Sparky Anderson of the Clean Water Action group questioned the choice of herbicides, saying they need to be closely monitored to avoid contact with eyes or skin and to minimize the dissolved oxygen impact on the lake. He said that few water supply companies are equipped with the necessary resources to deal with the water quality issues raised by the herbicide. Gilroy said the herbicide would be diluted to a level that meets Environmental Protection Agency standards.

Gilroy told the board it would be best to take action before homeowners decide to take a black market approach, such as releasing unsterilized grass carp into lake waters. TPWD is expected to decide on a grass carp permit in the next couple of weeks, Gilroy said.

The Austin City Council will not make a final decision on the hydrilla issue until next spring, Gilroy said. In the meantime, the Environmental Board has appointed a subcommittee to study the issue and seek further input. Commissioners Buzz Avery, Phil Moncada, Tim Jones and Debra Williams will serve on the subcommittee that will begin meeting next week.

©2000 In Fact News, Inc.
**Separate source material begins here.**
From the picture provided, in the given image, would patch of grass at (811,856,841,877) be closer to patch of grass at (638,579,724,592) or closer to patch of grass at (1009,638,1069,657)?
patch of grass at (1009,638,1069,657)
All rights reserved.

Zinger . . . Moderator Lou Dubose asked former Council Member Max Nofziger during last night’s rail debate whether he thought it was ethical for light rail opponents to mislabel the date on a TV commercial, implying that the FBI is currently investigating the transit company. The headline is three years old. Nofziger said he was not involved with that part of the campaign, but that the ad was being reworked . . . Short meeting predicted . . . This week’s City Council meeting could be over by 6:15 p.m., according to informed observers. With Sand Beach off the agenda, council members will have nothing controversial to consider today. After last week, everyone can use the break . . . National model chosen . . . The U.S. Justice Department has selected the local Weed and Seed Initiative as a national model for community prosecution. The program has reduced gang-related crime in northeast Austin by involving neighborhood leaders, young and old in crime reduction efforts. The program will receive an additional $75,000, for a total of $250,000 for this fiscal year. The award comes at a good time for Democrat District Attorney Ronnie Earle, who is battling Republican challenger Shane Phelps. . . Yoga practitioners gather . . . More than 1,000 people are registered to take part in the Third Annual Southwest Yoga Conference at the convention center, which will continue through Sunday.